Percentile Calculator
Find the value at any percentile in a data set, plus quartiles and rank.
Enter numbers separated by commas, spaces or new lines.
Computed using the linear-interpolation method.
Quartiles & Range
| Statistic | Value |
|---|---|
| Minimum | |
| First Quartile (Q1, 25th) | |
| Median (Q2, 50th) | |
| Third Quartile (Q3, 75th) | |
| Maximum | |
| Interquartile Range (IQR) |
What Is a Percentile?
A percentile is a value below which a given percentage of observations in a data set fall. For example, the 90th percentile is the value below which 90% of the data lie. Percentiles are widely used to interpret test scores, growth charts, salaries and other rankings because they describe relative standing within a group rather than an absolute amount.

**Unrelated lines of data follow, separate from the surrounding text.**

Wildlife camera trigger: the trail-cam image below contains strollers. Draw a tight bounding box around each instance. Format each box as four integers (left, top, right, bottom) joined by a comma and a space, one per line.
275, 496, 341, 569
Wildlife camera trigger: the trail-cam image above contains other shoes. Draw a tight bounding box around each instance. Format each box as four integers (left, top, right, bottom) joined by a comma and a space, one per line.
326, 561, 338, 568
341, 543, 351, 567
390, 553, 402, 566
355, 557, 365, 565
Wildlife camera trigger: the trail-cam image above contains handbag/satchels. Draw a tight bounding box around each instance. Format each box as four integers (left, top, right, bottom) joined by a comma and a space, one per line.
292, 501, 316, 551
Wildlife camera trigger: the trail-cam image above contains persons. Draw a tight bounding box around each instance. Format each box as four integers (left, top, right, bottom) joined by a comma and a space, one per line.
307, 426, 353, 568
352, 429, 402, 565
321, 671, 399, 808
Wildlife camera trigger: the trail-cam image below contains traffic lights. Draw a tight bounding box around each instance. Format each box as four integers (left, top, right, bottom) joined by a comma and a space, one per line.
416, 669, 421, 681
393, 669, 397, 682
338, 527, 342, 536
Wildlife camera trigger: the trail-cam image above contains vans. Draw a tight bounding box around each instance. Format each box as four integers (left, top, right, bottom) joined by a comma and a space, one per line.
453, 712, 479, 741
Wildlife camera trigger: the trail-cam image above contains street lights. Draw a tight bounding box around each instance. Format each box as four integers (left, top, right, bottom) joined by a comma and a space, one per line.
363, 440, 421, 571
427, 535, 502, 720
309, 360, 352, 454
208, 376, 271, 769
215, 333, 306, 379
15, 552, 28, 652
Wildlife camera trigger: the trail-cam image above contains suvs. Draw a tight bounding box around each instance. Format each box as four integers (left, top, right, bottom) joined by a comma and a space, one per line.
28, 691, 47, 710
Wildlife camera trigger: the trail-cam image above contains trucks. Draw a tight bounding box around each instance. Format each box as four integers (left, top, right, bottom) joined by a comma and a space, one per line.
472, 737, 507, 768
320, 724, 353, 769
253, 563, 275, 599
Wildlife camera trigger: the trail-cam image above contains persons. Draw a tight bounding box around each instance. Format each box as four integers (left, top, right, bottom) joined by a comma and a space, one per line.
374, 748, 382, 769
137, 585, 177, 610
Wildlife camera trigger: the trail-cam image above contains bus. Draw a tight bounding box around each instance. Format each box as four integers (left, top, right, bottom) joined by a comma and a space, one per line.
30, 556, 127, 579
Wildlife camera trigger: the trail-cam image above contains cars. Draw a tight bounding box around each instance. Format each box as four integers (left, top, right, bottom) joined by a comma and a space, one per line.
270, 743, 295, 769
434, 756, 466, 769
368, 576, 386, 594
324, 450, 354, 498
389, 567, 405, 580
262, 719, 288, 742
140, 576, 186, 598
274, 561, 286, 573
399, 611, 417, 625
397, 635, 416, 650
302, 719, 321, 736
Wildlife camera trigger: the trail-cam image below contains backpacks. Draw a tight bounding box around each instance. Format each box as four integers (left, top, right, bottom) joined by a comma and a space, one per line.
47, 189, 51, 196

The Linear-Interpolation Method
This calculator uses the linear-interpolation method. The data are first sorted in ascending order. For a percentile p and n values, a fractional rank is computed and the result is interpolated between the two nearest data points:
- Step 1: Sort the values ascending.
- Step 2: Compute the rank:
rank = (p / 100) × (n − 1). - Step 3: Let
i = floor(rank)andf = rank − i(the fractional part). - Step 4: Interpolate:
value = sorted[i] + f × (sorted[i+1] − sorted[i]), clamping at the ends of the data.
Quartiles and the IQR
Quartiles are simply the 25th (Q1), 50th (median, Q2) and 75th (Q3) percentiles, dividing the sorted data into four equal parts. The interquartile range (IQR = Q3 − Q1) measures the spread of the middle 50% of the data and is a robust indicator of variability that is not distorted by extreme outliers.